Aki Onda: Ken and I first performed together in Brussels for his Nervous Magic Lantern performance in 2007 when curator, Stoffel Debuysere, who was working at Argos at the time, suggested us to collaborate together. I was happy about Stoffel’s idea as I was following Ken’s work closely even before that. If my memory is correct, back in 90s, I got interested in his work through Stan Brackage’s book “Film at Wit’s End.” Then, I stumbled across Ken’s works like “Blonde Cobra” and “Tom, Tom, the Piper’s Son” at Anthology Film Archives after I started visiting New York.
ATP: How would you describe your sound intervention in the performance Nervous Magic Lantern?
Aki Onda: The visuals in Nervous Magic Lantern is a series of hallucinatory images created by a hand-made and hand-manipulated projection device that uses neither film nor video. Ken’s request for the music was to play “the sounds of daily life.” So I make a flow of sound footage that simply co-exists with his images, in the hope that they would inspire each other. What interested me was that the visuals are just abstract images, but somehow viewers see ghostlike illusions that appear out of the light patterns that come out at you as if in 3-D. I wanted to achieve a similar effect with the music too. I mostly play field recordings through a surround sound system to match with the depth of 3-D and wanted to create a sort of hunted soundscape that suggests hallucinations. Though different in form, I would like to sync our visions in that way.

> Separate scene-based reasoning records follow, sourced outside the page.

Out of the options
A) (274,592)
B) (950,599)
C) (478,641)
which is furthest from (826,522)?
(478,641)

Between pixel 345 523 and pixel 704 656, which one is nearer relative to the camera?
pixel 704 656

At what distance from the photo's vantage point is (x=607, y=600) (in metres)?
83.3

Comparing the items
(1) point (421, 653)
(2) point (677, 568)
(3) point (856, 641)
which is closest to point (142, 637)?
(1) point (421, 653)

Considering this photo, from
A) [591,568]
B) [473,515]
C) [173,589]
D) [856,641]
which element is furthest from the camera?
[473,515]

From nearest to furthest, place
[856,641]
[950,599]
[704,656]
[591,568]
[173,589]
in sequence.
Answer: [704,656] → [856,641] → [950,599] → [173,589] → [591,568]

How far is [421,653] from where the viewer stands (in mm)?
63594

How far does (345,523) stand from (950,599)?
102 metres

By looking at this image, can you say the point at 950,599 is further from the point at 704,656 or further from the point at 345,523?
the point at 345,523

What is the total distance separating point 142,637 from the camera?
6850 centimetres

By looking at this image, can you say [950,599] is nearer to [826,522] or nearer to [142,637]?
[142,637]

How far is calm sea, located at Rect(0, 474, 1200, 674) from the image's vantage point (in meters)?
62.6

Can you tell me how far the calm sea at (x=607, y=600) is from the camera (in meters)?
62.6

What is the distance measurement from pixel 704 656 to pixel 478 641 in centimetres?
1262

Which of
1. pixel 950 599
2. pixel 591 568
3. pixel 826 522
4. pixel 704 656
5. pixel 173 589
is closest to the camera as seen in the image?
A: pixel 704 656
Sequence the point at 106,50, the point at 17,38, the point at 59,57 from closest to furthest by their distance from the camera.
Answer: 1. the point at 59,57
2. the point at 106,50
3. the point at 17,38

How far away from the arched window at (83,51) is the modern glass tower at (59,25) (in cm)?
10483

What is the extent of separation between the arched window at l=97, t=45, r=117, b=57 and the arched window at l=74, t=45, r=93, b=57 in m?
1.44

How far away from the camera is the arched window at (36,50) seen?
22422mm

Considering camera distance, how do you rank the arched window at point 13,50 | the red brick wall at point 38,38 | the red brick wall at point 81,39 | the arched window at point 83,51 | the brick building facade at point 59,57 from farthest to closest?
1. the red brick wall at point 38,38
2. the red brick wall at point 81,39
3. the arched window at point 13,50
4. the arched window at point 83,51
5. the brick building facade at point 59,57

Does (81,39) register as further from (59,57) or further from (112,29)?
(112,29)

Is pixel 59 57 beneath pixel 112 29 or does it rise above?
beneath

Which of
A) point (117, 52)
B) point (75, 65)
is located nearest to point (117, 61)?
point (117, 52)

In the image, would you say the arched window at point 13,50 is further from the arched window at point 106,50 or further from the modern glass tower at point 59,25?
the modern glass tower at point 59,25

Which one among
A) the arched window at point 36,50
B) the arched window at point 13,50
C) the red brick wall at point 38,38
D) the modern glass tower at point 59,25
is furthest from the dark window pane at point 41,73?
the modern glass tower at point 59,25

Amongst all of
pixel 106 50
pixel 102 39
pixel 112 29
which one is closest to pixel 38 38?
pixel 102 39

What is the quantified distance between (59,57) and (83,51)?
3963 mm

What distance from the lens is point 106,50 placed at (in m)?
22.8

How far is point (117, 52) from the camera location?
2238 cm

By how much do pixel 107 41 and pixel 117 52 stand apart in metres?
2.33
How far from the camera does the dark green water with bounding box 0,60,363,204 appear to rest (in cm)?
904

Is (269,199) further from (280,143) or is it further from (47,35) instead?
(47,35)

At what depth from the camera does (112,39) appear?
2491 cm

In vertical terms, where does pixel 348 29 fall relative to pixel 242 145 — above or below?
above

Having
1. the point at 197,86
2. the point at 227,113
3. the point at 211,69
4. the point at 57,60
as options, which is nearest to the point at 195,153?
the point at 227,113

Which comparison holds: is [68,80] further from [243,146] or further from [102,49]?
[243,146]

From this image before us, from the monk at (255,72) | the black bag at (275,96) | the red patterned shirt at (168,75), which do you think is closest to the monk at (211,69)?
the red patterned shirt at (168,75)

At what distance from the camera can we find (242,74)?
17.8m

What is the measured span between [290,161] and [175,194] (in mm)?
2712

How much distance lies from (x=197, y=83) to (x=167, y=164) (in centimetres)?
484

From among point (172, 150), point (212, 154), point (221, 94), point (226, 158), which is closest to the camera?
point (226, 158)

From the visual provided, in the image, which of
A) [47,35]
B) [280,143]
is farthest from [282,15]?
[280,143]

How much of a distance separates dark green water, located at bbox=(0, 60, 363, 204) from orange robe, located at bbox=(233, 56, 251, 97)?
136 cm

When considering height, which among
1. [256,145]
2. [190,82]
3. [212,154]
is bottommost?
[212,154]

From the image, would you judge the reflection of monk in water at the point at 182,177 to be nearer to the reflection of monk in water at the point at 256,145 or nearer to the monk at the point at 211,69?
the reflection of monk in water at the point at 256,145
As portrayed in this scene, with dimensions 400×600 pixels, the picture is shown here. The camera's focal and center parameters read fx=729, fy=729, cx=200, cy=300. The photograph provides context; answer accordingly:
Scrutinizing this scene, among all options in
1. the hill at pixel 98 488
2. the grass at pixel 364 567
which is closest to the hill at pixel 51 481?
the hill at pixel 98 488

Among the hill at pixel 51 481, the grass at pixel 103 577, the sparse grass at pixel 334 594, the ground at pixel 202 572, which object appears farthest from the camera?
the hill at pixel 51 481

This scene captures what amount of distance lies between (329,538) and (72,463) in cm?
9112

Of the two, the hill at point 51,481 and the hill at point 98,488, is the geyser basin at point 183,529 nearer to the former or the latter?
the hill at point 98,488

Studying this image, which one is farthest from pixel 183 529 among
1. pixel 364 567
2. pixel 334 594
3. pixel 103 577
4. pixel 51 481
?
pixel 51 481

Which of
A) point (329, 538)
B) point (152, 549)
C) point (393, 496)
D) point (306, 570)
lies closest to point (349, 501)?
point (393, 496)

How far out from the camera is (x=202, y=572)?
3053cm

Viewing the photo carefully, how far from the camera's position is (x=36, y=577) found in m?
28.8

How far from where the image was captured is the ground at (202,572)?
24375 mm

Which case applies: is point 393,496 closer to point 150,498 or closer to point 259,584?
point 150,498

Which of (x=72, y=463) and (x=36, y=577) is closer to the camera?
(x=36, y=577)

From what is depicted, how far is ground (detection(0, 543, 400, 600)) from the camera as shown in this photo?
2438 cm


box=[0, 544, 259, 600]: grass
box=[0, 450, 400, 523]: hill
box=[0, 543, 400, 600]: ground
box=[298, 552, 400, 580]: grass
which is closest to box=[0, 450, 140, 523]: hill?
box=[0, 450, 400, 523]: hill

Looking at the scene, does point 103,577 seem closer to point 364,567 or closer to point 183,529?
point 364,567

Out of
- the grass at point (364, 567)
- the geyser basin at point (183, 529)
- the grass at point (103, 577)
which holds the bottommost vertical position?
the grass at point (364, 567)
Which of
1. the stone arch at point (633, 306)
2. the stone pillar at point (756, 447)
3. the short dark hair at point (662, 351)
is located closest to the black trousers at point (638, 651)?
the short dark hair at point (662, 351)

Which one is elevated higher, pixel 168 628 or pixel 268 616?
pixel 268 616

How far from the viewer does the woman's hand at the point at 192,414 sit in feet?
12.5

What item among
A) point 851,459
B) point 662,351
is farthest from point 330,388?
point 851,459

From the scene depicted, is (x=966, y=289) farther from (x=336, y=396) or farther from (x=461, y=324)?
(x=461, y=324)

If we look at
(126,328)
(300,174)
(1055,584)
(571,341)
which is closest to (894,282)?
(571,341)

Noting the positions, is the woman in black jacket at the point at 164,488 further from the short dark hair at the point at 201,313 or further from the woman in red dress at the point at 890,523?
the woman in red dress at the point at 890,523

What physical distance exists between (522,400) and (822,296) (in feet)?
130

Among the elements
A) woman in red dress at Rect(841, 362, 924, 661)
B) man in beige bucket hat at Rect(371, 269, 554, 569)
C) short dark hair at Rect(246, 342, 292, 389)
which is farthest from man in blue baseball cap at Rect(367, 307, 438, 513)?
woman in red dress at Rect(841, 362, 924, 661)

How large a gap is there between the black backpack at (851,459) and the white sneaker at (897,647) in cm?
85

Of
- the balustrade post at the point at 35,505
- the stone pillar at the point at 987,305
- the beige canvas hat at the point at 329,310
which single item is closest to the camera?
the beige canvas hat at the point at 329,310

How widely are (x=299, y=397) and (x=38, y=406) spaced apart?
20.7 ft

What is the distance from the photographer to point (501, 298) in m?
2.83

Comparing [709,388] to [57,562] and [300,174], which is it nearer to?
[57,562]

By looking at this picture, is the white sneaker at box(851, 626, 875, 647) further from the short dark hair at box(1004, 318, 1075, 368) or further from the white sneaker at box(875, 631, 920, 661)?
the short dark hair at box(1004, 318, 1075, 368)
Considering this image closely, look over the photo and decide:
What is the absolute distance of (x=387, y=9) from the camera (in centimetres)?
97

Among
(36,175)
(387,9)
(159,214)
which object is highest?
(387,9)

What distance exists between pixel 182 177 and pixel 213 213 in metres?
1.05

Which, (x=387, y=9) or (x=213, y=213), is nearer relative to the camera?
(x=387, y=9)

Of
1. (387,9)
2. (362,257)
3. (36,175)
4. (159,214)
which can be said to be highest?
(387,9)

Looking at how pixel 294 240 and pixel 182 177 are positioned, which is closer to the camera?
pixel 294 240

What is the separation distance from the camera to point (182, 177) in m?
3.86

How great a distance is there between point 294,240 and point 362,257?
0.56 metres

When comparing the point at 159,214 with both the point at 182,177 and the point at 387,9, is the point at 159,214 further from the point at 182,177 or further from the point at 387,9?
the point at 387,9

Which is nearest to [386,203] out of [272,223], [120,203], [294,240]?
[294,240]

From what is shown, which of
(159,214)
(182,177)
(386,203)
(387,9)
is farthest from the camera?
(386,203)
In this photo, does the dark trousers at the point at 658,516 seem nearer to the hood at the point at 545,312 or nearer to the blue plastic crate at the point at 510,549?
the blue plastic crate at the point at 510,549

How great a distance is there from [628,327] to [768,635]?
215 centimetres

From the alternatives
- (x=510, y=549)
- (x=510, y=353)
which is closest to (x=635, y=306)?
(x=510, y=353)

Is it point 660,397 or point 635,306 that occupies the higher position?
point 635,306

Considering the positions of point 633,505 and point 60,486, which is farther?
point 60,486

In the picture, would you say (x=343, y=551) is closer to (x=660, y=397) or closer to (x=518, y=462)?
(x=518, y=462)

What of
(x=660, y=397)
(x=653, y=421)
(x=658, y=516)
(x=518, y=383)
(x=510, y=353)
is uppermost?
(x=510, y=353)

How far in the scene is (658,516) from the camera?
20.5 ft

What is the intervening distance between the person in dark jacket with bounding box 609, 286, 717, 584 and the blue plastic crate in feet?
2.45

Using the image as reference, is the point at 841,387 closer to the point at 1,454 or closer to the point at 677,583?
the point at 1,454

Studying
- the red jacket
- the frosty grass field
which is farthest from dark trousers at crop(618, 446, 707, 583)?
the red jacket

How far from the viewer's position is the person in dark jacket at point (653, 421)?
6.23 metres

This time, I composed the soundtrack by using field recordings Ken made over last several decades. Some years ago, when Ken had a screening of his seven hours seminal work “Star Spangled to Death” at Anthology Film Archives, Ken was giving away some of his tapes to visitors who accomplished to watched the entire film. I asked him if he has many cassettes and he answered “Yes, crazy amount of those!” Ken was kept recording any kind of sounds around him by a cassette recorder – documentation of his family events, conversation with friends (recorded secretly), ambient sounds, lectures, radio programs, or whatever. I just thought it would perfectly fit to the concept of the project – “the sounds of daily life.” It’s nice that we have a practice to share and same kind of taste on sounds.
ATP: Could you present me the project Cassette Spectacle #1, nomadic tape concert? How will it develop inside the festival?
Aki Onda: It’s a sort of self study project. I can see endless possibilities with site-specific performances “outside” conventional venues these days, and I’d love to explore more. Basically, I’m dealing with acoustics, architecture and psyche of the locations. Each location has a very different historical background, architectural design and acoustics, and each performance could be very different from the others.
This time, I’ll use three different spaces in MAMbo, and do a different performance for three days. I’ll check out the rooms, decide where to perform, and start thinking what to do. So I have no idea what would be like at this point. But, I hope their spaces are inspiring and those would tell me what to do.
When I developed my cassette practice over the last twenty five years, I was strongly inspired by “everyday object junk alchemy occultism” of New York avant-garde artist as Harry Smith, Jack Smith, Richard Foreman, Stuart Sherman, Peter Beard etc. and what I do with “Cassette Spectacle” is closely related to their practices, which is essentially intermedia, and something occurs between genres. I’ll use not just sounds, also some visual objects and lights, and some movements as well.
ATP: Could you tell me about your interest for analogic sound recordings? Are you continuing recording?
Aki Onda: Yes, these days, I’m making one cassettes everyday. It’s actually more than I used too, and getting more intense. Analogue sound recording, especially cassette sound is a perfect medium for me to create an alternative reality as it modifies recorded sounds in a very characteristic way. It’s no good for the reproduction purpose since the recorded sounds can be quite different from the originals. As an artist, I’m like a magic realist. My vision is tied to “subconscious” – the area in our minds that resides in the region of dreams. I want to bring out something that is fundamentally a part of us, something that lies deep inside ourselves. So, cassette is a tool for me to bring those out.